[Dataset items]
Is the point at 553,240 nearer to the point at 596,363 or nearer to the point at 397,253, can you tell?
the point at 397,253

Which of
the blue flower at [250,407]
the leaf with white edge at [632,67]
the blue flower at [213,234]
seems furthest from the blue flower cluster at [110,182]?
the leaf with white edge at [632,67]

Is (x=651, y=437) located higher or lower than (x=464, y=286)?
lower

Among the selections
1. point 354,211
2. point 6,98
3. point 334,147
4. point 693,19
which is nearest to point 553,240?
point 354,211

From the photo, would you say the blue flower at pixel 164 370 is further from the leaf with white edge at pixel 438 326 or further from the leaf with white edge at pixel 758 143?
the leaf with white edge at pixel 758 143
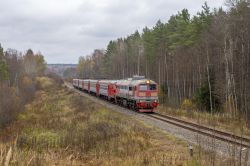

STATED EXERCISE:
Rewrite all the entries above with every "blue flower" changed to "purple flower" and nothing else altered. Leave the pictures out.

TASK ANSWER:
Is the point at 553,240 nearer to the point at 596,363 or nearer to the point at 397,253, can you tell?
the point at 397,253

Which of
the purple flower at [250,407]
the leaf with white edge at [632,67]
the purple flower at [213,234]
seems furthest from the purple flower cluster at [110,182]?
the leaf with white edge at [632,67]

Is (x=651, y=437) located higher or lower than (x=464, y=286)?
lower

Among the selections
1. point 354,211
2. point 6,98
3. point 334,147
4. point 693,19
which is nearest to point 553,240?
point 354,211

From the photo, would you say the purple flower at pixel 164 370 is further from the leaf with white edge at pixel 438 326 or further from the leaf with white edge at pixel 758 143?
the leaf with white edge at pixel 758 143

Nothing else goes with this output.